## WHAT IS ASKED
Can you recast the records, from their start up to and including the line containing "18.8 inches", as a Markdown table with the columns Row and Entry, numbering each line and skipping blank ones? Leave the pictures out.

## SUPPLIED RECORDS
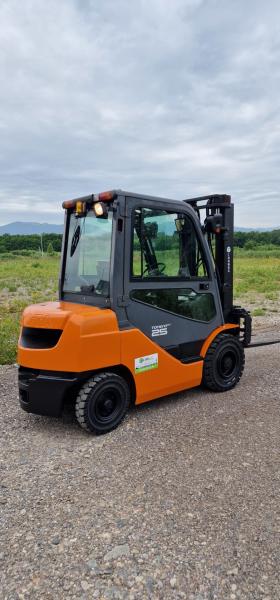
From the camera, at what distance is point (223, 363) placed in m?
5.36

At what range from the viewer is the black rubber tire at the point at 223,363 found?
5.14m

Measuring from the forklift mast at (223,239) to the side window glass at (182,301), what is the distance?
18.8 inches

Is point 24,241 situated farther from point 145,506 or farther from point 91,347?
point 145,506

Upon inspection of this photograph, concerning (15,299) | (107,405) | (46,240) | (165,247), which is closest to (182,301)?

## TASK RESPONSE
| Row | Entry |
|---|---|
| 1 | From the camera, at what distance is point (223, 363) placed in m? |
| 2 | 5.36 |
| 3 | At what range from the viewer is the black rubber tire at the point at 223,363 found? |
| 4 | 5.14m |
| 5 | Measuring from the forklift mast at (223,239) to the side window glass at (182,301), what is the distance? |
| 6 | 18.8 inches |